Xia didn't have years of trauma behind her. She wasn't picked on much; she was invisible, its own kind of adolescent torture. She was used to not being seen. If Phae treated her like a queen one day and a stranger the next, she was pretty sure that'd would be it for her. All her years of guarded social interaction would go up in flames and it would hurt. Xia didn't want to hurt; broken bones were enough not to want a broken heart.
"I've been trying to think of a way to ask you to the V-Day dance since...since New Year's Eve."
Phaedra hummed in understanding and climbed the bench to sit on the picnic table.
"What closed the deal, the concussion or the exploding gas tank?"
"Probably the part where you kept showing up after you made sure I wasn't dead.
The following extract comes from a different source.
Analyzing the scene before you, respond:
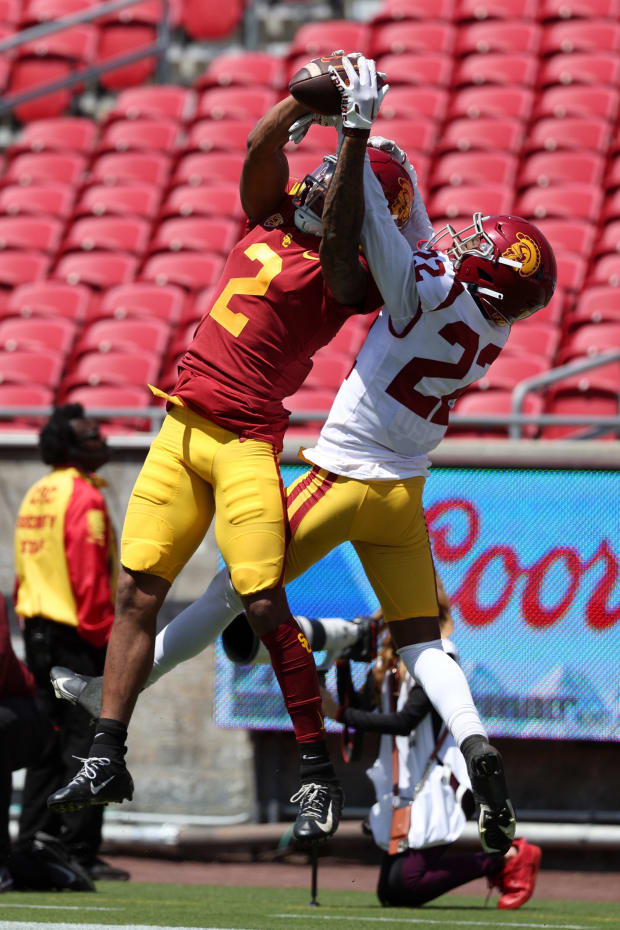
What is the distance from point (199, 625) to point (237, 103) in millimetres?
9675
The flowers. The apple juice. You bought me a neck pillow for my whiplash. Who does that?" Xia compressed the skin between her forefinger and thumb, fighting back the nausea churning in her stomach. "You know I like you, don't you?"
"You shouldn't lie, you're not good at it." A line of irritation appeared between her plucked brows. She locked her hands together between her knees.
"You act like I like you all the time, I'm just not sure you get what I mean. I'm not...I'm bad at being anything but alone. I'm not sad by myself, I don't miss people. You can't miss friends you didn't have. But..." She inhaled, trembling and hating it. "I got to be your friend and I wanted more of that. I wanted more than that. I wanted you. So I made up excuses to talk to you. They were dumb and obvious—I'm going to be sick if I think about it. Just know that I know I'm bad at lying to your face. I wanted you to like me or just get used to me."
"I've been trying to tell you, I am. I'm fine with it, I'm used to you. Stop trying. Stop."
"If I wasn't like this...like me, would you maybe go out with me?"
"No. No, there's...that's not what I'd want."
Xia sucked in a pained breath. It wasn't a whimper. She wouldn't call it that. It hurt like something else, sharper, a stalagmite to the stomach after a long vertical fall.
"Okay. Sure. Just thought I'd ask."
"I wouldn't like you any other way."
"You don't like me anyway, so I guess it doesn't matter."
"Man, you are bad at being with people. I'm saying, I don't want you to change. There's nothing wrong with you. I didn't save you because you're cute—though, since we're on the topic..." Phaedra looked her over from her dark brown hair to her rainbow Nikes and nodded in approval. "Hair, yes. Face, yes. Everything else, yes, yes, yes. Sorry, cutie, I don't risk life and limb for a pretty face. I did it because I could. I'd have done it even if was somebody else. Mom's an EMT, dad's a firefighter; saving people is literally in my blood."
"Oh." I'm an idiot and...kind of a stalker? High school was a nightmare.
"Don't be embarrassed." Phae looped an arm around Xia's shoulder. "You were covered in glass and blood when we pulled you out. Yeah, I had help, I don't do much on my own. I couldn't have gotten you out without at least three other people to jimmy the door."
"They didn't come to the hospital."
"Because I was going." She shrugged off Xia's surprise. "You'd just lost a fistfight with a Honda, how many people did you really want stuttering in your face?"
"Not that many."
"Exactly. So..." Phaedra scuffed her converse on the pebble sidewalk. "Did you only want to go out with me because of...the me-saving-you thing?"
"That's not it. That's the opposite of why." So not convincing. She sighed, scratched at her still-healing stitches. "You were nice. You came to see me, you kept coming to see me."
"That part, I did because you were cute." Ego saved. Phae crossed her arms, smug, and stupidly hot at the same time.
"Even with the bruises?"
"Mmhmm. Better once the swelling went down," she granted, reluctantly. "I remembered you from school and figured you could do with a little company."
"I don't need company."
"Tough tits, cutie. You're stuck with me." She leaned down and kissed Xia's cheek, soft and lingering, her breath warm on her neck. "Eight o'clock?"
"Eight o'clock."
Xia's eyes followed Phae till she disappeared into the parking lot and her car roared into the street.